**SHORT PROBLEM A**
According to the newsletter excerpt, which load balancer did Slack use before moving to Envoy?
**SHORT PROBLEM B**
Write the next part of the newsletter excerpt, picking up right after its final sentence.

**PAGE TEXT**
● ● ● ● ●

System Design Weekly 003: March 2021

Highlights

Slack: Migrating Millions of Concurrent Websockets to Envoy

/images/system-design-weekly/003/Untitled.png

Slack makes an extensive use of websocket technology for their messaging service. Historically, they used HAProxy as a load balance, however, they faced an issue with dynamic updates of a list of endpoints. They could also change config and restart a load balancer which is tricky as it has to maintain existing websocket connections.

They’ve decided to switch to Envoy proxy as it allows dynamic change of the configuration. Also it’s able to hot-restart without dropping connections. The article describes migration and testing process.

Interesting findings from the migration. It’s hard to differentiate between useful config and technical debt. It’s hard to figure out why some rule is in place. In some cases they were even forced to replicate mistakes in HAProxy configuration to Envoy because existing system relies on them.

● ● ● ● ●

**DATA ENTRIES**
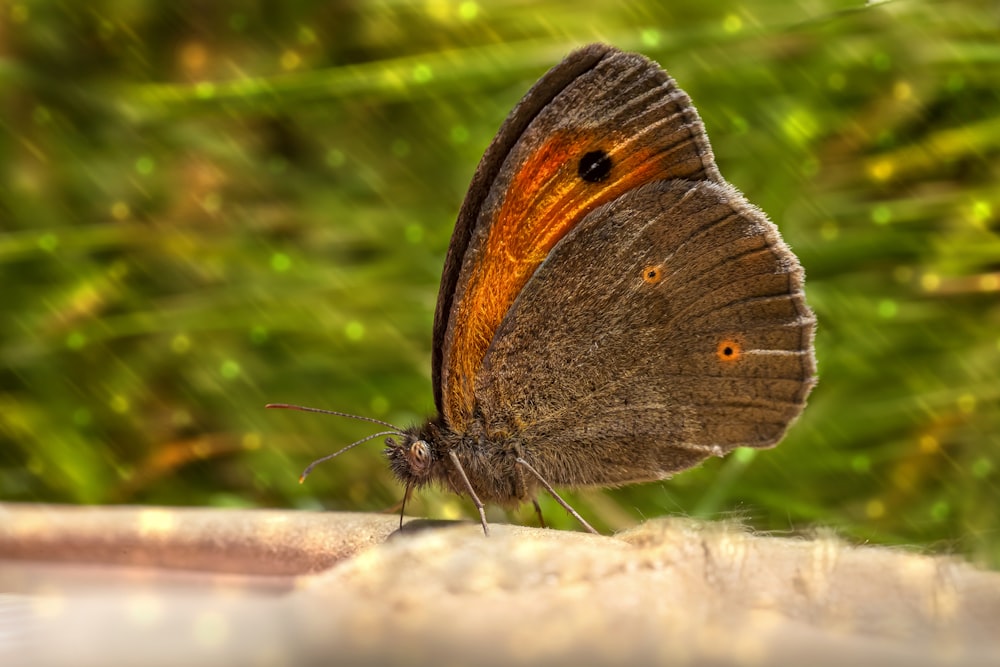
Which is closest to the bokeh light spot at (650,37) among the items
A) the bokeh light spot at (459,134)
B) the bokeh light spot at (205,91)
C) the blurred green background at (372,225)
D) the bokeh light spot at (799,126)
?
the blurred green background at (372,225)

● ● ● ● ●

**RIGHT ANSWER A**
HAProxy.

**RIGHT ANSWER B**
GitHub: How we found and fixed a rare race condition in our session handling

/images/system-design-weekly/003/Untitled%201.png

GitHub received two reports from users over a short period of time that they were logged in under another user account. It looked like some recent change caused this bug so the first suspect was the load balancer config update, however, that wasn’t the case.

The next suspect is an application. It turned out that incorrect sessions happened on the same machine within the same process. Tech stack: Ruby on Rails with Unicorn Rack web server. Further investigation showed that HTTP body was correct but cookies sent to the client were cookies from another user that was recently handled within the same process.

This was caused by a recent change in the architecture: some user related logic was moved to a background thread, the state of which was checked per some interval. Rack server created a single Ruby Hash object that was reused between requests, which led to a race condition. It would only happen in a very rare occurrence of several conditions at the same time.

GitHub team removed the thread, created patch to Unicorn, examined logs to find affected users, revoked all user session.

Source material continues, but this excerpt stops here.